• [Problem to solve]: Reproduce, unchanged, the lines that begin with the one containing "What spatial distance" and continue through the one containing "319 centimetres".

===

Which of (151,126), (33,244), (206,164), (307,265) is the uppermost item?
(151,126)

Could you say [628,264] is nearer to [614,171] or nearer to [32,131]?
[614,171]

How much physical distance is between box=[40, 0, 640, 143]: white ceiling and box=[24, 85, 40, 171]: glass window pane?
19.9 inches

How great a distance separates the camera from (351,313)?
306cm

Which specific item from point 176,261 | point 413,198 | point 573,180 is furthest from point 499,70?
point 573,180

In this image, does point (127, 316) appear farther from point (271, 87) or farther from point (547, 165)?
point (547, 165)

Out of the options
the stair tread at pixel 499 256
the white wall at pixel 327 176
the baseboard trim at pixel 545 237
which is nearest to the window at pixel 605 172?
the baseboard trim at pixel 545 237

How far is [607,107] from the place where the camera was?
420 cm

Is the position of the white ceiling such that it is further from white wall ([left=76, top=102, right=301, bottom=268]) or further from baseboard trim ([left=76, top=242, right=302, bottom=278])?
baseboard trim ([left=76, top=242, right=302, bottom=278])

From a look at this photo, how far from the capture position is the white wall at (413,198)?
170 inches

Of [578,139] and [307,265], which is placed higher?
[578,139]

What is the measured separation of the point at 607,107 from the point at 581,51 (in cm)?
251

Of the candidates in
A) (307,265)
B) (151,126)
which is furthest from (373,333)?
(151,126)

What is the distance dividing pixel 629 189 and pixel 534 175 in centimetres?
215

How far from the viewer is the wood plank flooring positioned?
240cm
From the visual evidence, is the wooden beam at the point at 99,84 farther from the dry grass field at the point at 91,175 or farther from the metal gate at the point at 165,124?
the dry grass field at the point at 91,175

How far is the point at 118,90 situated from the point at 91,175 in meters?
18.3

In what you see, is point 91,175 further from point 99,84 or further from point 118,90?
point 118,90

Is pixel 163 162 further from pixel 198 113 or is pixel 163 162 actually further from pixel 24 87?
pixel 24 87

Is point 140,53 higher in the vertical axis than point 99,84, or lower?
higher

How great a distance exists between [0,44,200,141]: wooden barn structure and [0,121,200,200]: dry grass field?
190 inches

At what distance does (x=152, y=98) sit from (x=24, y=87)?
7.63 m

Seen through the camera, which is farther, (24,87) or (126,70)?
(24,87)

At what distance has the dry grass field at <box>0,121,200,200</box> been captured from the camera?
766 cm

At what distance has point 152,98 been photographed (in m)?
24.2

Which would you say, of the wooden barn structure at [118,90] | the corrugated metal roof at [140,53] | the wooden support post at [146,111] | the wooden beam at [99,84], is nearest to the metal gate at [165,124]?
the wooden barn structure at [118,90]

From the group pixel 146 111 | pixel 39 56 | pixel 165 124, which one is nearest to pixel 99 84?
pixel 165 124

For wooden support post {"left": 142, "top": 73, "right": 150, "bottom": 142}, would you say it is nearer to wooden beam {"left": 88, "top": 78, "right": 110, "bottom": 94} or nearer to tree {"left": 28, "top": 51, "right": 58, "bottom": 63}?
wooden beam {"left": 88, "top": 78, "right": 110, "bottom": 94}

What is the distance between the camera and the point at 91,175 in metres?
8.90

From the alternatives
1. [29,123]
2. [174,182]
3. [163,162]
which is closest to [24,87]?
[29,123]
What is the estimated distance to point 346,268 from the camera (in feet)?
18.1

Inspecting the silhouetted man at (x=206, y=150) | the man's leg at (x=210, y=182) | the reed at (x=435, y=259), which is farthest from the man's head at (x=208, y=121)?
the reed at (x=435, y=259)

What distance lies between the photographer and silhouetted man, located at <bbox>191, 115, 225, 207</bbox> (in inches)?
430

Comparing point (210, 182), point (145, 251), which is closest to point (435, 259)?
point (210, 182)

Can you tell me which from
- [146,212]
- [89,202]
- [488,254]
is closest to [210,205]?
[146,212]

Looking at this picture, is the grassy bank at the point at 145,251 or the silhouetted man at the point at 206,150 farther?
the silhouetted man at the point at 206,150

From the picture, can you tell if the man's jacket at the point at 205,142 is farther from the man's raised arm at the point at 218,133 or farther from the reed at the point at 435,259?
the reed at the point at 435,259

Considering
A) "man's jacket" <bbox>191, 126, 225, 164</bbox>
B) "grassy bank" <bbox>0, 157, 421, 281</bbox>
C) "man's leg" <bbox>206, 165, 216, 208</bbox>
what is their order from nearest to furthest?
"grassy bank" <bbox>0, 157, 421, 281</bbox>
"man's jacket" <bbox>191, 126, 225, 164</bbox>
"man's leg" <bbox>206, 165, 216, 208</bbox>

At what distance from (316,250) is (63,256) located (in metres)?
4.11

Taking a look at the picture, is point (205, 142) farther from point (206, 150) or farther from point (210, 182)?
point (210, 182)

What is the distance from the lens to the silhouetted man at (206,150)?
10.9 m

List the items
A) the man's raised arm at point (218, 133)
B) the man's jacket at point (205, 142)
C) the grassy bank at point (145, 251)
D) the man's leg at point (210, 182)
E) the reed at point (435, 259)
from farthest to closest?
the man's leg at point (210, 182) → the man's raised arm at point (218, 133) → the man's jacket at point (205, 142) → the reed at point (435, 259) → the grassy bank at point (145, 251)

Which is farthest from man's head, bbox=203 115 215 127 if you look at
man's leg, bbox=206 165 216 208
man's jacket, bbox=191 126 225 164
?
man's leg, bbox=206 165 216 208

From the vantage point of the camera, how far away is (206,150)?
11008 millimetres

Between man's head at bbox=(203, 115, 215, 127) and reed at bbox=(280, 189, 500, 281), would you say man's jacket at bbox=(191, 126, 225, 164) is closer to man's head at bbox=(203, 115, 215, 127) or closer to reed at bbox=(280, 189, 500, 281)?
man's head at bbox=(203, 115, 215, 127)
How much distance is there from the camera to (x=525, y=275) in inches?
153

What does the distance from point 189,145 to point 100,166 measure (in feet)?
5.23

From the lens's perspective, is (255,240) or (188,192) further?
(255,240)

===

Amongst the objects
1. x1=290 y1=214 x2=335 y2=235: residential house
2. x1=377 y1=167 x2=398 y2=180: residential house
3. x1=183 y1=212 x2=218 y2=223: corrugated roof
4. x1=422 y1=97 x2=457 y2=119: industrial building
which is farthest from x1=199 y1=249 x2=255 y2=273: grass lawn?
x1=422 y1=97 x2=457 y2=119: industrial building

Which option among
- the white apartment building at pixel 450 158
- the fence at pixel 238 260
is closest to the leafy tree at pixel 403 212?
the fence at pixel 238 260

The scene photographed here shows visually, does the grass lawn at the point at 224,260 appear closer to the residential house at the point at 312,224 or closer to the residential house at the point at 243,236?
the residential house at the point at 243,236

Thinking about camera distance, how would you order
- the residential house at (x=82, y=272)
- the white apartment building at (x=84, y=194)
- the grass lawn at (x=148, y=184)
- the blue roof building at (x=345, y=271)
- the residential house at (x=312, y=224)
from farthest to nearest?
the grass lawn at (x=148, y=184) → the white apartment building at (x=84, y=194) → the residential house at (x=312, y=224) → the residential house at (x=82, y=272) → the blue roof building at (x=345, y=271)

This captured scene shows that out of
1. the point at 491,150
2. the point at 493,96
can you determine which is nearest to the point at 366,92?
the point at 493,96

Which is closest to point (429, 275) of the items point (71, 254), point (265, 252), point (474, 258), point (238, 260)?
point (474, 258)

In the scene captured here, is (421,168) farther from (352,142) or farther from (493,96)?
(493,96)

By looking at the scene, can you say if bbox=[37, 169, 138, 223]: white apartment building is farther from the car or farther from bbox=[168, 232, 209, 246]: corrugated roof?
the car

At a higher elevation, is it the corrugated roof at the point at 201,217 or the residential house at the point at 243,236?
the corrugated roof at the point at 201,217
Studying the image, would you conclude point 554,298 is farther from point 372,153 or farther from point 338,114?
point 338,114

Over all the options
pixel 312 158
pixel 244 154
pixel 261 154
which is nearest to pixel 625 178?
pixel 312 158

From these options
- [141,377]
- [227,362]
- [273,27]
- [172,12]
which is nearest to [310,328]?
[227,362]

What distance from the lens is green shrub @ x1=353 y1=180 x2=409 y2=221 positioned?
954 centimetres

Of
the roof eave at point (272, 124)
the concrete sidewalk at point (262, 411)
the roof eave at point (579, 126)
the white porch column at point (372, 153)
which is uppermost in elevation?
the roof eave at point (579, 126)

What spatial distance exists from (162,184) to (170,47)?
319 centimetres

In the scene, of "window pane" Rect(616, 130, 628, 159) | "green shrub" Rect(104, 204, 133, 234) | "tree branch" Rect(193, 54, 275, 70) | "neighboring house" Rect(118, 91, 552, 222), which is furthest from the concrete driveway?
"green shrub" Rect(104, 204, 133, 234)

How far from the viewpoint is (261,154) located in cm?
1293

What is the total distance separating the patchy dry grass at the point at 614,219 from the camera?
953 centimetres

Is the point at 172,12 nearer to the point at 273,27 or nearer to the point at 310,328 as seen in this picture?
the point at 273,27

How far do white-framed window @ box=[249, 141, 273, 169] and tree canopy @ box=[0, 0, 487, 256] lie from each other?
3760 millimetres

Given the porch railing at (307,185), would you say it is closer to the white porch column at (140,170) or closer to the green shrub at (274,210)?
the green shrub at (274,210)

===

• [Final result]:
What spatial distance exists from (162,184) to (170,47)?
319 centimetres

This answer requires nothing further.